Repeat every record below exactly as written.

** start Information provided **

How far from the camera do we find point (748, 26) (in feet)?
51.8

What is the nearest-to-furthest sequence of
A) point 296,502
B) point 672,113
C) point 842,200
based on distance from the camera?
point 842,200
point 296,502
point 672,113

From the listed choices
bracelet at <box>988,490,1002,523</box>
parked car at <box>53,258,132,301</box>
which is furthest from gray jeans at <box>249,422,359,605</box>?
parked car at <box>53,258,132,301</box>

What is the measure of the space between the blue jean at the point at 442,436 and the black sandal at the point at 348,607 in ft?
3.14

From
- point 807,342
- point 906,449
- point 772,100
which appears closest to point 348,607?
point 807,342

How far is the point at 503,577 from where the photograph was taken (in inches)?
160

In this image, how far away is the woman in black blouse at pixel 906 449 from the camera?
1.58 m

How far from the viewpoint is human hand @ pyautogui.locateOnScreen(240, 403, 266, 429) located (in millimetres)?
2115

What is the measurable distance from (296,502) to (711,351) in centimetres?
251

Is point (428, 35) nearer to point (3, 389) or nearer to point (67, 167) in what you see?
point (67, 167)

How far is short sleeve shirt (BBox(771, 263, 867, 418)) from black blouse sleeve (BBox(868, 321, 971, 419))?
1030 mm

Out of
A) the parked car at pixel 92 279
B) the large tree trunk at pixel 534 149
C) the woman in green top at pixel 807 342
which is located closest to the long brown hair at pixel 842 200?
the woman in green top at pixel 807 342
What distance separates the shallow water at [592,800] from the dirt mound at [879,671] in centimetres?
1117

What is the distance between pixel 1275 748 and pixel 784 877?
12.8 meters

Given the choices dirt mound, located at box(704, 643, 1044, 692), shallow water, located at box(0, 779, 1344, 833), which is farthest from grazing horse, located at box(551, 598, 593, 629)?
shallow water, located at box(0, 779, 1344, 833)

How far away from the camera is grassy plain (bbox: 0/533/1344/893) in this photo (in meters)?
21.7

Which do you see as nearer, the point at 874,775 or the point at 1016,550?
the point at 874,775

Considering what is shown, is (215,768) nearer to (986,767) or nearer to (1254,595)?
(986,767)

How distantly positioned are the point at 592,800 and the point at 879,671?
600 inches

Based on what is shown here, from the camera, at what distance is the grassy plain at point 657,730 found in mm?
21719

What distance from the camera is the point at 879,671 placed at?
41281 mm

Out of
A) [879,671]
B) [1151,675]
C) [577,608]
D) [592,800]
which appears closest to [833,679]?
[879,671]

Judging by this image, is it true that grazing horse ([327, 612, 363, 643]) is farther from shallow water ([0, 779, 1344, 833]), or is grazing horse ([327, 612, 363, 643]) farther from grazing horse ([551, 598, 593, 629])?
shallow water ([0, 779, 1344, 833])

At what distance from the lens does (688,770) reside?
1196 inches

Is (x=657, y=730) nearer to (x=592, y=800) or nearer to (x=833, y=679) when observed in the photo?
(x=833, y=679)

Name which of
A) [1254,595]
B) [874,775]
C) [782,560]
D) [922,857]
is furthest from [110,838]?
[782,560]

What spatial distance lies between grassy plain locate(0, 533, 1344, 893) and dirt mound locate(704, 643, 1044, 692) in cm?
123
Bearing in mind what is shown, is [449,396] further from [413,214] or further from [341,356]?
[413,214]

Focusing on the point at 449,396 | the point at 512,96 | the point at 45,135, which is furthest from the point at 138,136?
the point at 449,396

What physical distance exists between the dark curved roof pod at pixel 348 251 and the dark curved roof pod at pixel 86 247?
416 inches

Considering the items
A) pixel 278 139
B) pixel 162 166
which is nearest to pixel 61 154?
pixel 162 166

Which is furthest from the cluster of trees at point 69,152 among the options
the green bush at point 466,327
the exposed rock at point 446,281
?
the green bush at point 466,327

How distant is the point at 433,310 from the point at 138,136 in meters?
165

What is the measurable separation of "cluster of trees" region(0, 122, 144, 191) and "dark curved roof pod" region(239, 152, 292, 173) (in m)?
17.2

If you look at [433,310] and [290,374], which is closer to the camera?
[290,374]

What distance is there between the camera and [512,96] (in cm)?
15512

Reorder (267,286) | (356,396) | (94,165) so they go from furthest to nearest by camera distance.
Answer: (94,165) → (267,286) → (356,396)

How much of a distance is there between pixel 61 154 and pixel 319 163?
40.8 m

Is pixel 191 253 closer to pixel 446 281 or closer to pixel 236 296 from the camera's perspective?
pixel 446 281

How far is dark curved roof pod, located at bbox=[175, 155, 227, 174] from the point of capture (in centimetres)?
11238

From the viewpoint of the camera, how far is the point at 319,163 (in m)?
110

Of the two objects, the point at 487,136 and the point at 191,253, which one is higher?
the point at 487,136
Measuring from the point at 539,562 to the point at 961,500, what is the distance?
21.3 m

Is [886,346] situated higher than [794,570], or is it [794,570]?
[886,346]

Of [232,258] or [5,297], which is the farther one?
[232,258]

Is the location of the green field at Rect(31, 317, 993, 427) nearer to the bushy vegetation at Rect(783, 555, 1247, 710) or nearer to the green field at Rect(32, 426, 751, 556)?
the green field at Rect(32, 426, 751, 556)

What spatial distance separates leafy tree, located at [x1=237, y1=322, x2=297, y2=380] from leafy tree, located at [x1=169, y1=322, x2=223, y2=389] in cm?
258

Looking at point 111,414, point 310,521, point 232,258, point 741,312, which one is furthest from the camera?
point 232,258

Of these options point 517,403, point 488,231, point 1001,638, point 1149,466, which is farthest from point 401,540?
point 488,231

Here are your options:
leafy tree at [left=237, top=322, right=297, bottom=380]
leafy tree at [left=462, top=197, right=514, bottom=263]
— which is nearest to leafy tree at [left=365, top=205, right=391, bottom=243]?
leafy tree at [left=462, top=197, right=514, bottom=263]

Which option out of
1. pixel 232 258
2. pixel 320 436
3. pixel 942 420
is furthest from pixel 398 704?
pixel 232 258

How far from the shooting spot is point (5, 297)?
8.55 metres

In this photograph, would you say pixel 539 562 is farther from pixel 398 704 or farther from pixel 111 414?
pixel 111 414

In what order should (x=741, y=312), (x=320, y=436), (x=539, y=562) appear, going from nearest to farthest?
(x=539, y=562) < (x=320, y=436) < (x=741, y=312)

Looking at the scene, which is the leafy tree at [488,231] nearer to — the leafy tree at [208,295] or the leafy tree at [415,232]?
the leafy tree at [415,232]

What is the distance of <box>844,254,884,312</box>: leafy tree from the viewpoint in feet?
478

** end Information provided **

:: Solution for this exercise ::
How far from the camera do we find point (748, 26) (in feet)?
51.8

What is the nearest-to-furthest sequence of
A) point 296,502
B) point 672,113
C) point 842,200
based on distance from the camera?
point 842,200
point 296,502
point 672,113

From the listed choices
bracelet at <box>988,490,1002,523</box>
parked car at <box>53,258,132,301</box>
which is furthest from gray jeans at <box>249,422,359,605</box>?
parked car at <box>53,258,132,301</box>

What is the measure of the space between the blue jean at the point at 442,436 and the black sandal at the point at 348,607 in ft?
3.14

From
- point 807,342
- point 906,449
- point 772,100
which appears closest to point 348,607?
point 807,342

How far is the point at 503,577 from where the photograph was taken (in inches)?
160

In this image, how far away is the woman in black blouse at pixel 906 449 from the camera?
1.58 m

How far from the viewpoint is human hand @ pyautogui.locateOnScreen(240, 403, 266, 429) located (in millimetres)?
2115

What is the measurable distance from (296,502) to (711,351) in centimetres?
251

Is point (428, 35) nearer to point (3, 389) or nearer to point (67, 167) in what you see?
point (67, 167)

How far is short sleeve shirt (BBox(771, 263, 867, 418)) from black blouse sleeve (BBox(868, 321, 971, 419))?
1030 mm

Out of
A) the parked car at pixel 92 279
B) the large tree trunk at pixel 534 149
C) the woman in green top at pixel 807 342
which is located closest to the long brown hair at pixel 842 200?
the woman in green top at pixel 807 342
What distance separates the shallow water at [592,800] from the dirt mound at [879,671] in centimetres?
1117

What is the distance between pixel 1275 748 and pixel 784 877?
12.8 meters

Given the choices dirt mound, located at box(704, 643, 1044, 692), shallow water, located at box(0, 779, 1344, 833), which is farthest from grazing horse, located at box(551, 598, 593, 629)?
shallow water, located at box(0, 779, 1344, 833)

How far away from the camera is grassy plain (bbox: 0/533/1344/893) in this photo (in meters)?
21.7

Which do you see as nearer, the point at 874,775 or the point at 1016,550?
the point at 874,775

Considering what is shown, is (215,768) nearer to (986,767) or nearer to (1254,595)?
(986,767)

How distantly positioned are the point at 592,800 and the point at 879,671?
600 inches

Based on what is shown here, from the camera, at what distance is the grassy plain at point 657,730 found in mm?
21719

What distance from the camera is the point at 879,671 placed at?
41281 mm

Out of
A) [879,671]
B) [1151,675]
C) [577,608]
D) [592,800]
which appears closest to [833,679]?
[879,671]

Judging by this image, is it true that grazing horse ([327, 612, 363, 643]) is farther from shallow water ([0, 779, 1344, 833]), or is grazing horse ([327, 612, 363, 643]) farther from grazing horse ([551, 598, 593, 629])?
shallow water ([0, 779, 1344, 833])

At what distance from the lens does (688,770) reside?
1196 inches

Is (x=657, y=730) nearer to (x=592, y=800) or nearer to (x=833, y=679) when observed in the photo?
(x=833, y=679)

Name which of
A) [1254,595]
B) [874,775]
C) [782,560]
D) [922,857]
is furthest from [110,838]?
[782,560]

What spatial distance lies between grassy plain locate(0, 533, 1344, 893) and dirt mound locate(704, 643, 1044, 692) in cm?
123
Bearing in mind what is shown, is [449,396] further from [413,214] or further from [341,356]?
[413,214]

Focusing on the point at 449,396 | the point at 512,96 | the point at 45,135, which is furthest from the point at 138,136?
the point at 449,396

What physical distance exists between the dark curved roof pod at pixel 348 251 and the dark curved roof pod at pixel 86 247?
416 inches

Considering the items
A) pixel 278 139
B) pixel 162 166
which is nearest to pixel 61 154?
pixel 162 166

Which is furthest from the cluster of trees at point 69,152 among the options
the green bush at point 466,327
the exposed rock at point 446,281
?
the green bush at point 466,327

How distant is the point at 433,310 from the point at 138,136 in meters?
165

What is the measurable separation of "cluster of trees" region(0, 122, 144, 191) and "dark curved roof pod" region(239, 152, 292, 173) (in m)?
17.2

If you look at [433,310] and [290,374], which is closer to the camera?
[290,374]

What distance is there between the camera and [512,96] (in cm)?
15512

Reorder (267,286) | (356,396) | (94,165) so they go from furthest to nearest by camera distance.
Answer: (94,165) → (267,286) → (356,396)

How much of a distance is there between pixel 61 154 and pixel 319 163?
40.8 m

Is pixel 191 253 closer to pixel 446 281 or closer to pixel 236 296 from the camera's perspective?
pixel 446 281

How far is dark curved roof pod, located at bbox=[175, 155, 227, 174] from the point of capture (in centimetres)?
11238

From the viewpoint of the camera, how far is the point at 319,163 (in m)?
110

Of the two objects, the point at 487,136 and the point at 191,253, which one is higher?
the point at 487,136
Measuring from the point at 539,562 to the point at 961,500, what is the distance?
21.3 m

Is [886,346] situated higher than [794,570], or is it [794,570]?
[886,346]

Of [232,258] or [5,297], which is the farther one?
[232,258]

Is the location of the green field at Rect(31, 317, 993, 427) nearer to the bushy vegetation at Rect(783, 555, 1247, 710) or nearer to the green field at Rect(32, 426, 751, 556)?
the green field at Rect(32, 426, 751, 556)

What spatial distance separates leafy tree, located at [x1=237, y1=322, x2=297, y2=380] from leafy tree, located at [x1=169, y1=322, x2=223, y2=389] in cm?
258

Looking at point 111,414, point 310,521, point 232,258, point 741,312, which one is furthest from the camera?
point 232,258

Of these options point 517,403, point 488,231, point 1001,638, point 1149,466, which is farthest from point 401,540?
point 488,231

Here are your options:
leafy tree at [left=237, top=322, right=297, bottom=380]
leafy tree at [left=462, top=197, right=514, bottom=263]
— which is nearest to leafy tree at [left=365, top=205, right=391, bottom=243]?
leafy tree at [left=462, top=197, right=514, bottom=263]

Which option out of
1. pixel 232 258
2. pixel 320 436
3. pixel 942 420
is furthest from pixel 398 704?
pixel 232 258

How far from the shooting spot is point (5, 297)?
8.55 metres

In this photograph, would you say pixel 539 562 is farther from pixel 398 704 or farther from pixel 111 414?
pixel 111 414

In what order should (x=741, y=312), (x=320, y=436), (x=539, y=562) appear, going from nearest to farthest?
(x=539, y=562) < (x=320, y=436) < (x=741, y=312)

Looking at the scene, which is the leafy tree at [488,231] nearer to — the leafy tree at [208,295] or the leafy tree at [415,232]?
the leafy tree at [415,232]

What is the distance of <box>844,254,884,312</box>: leafy tree from the viewpoint in feet?
478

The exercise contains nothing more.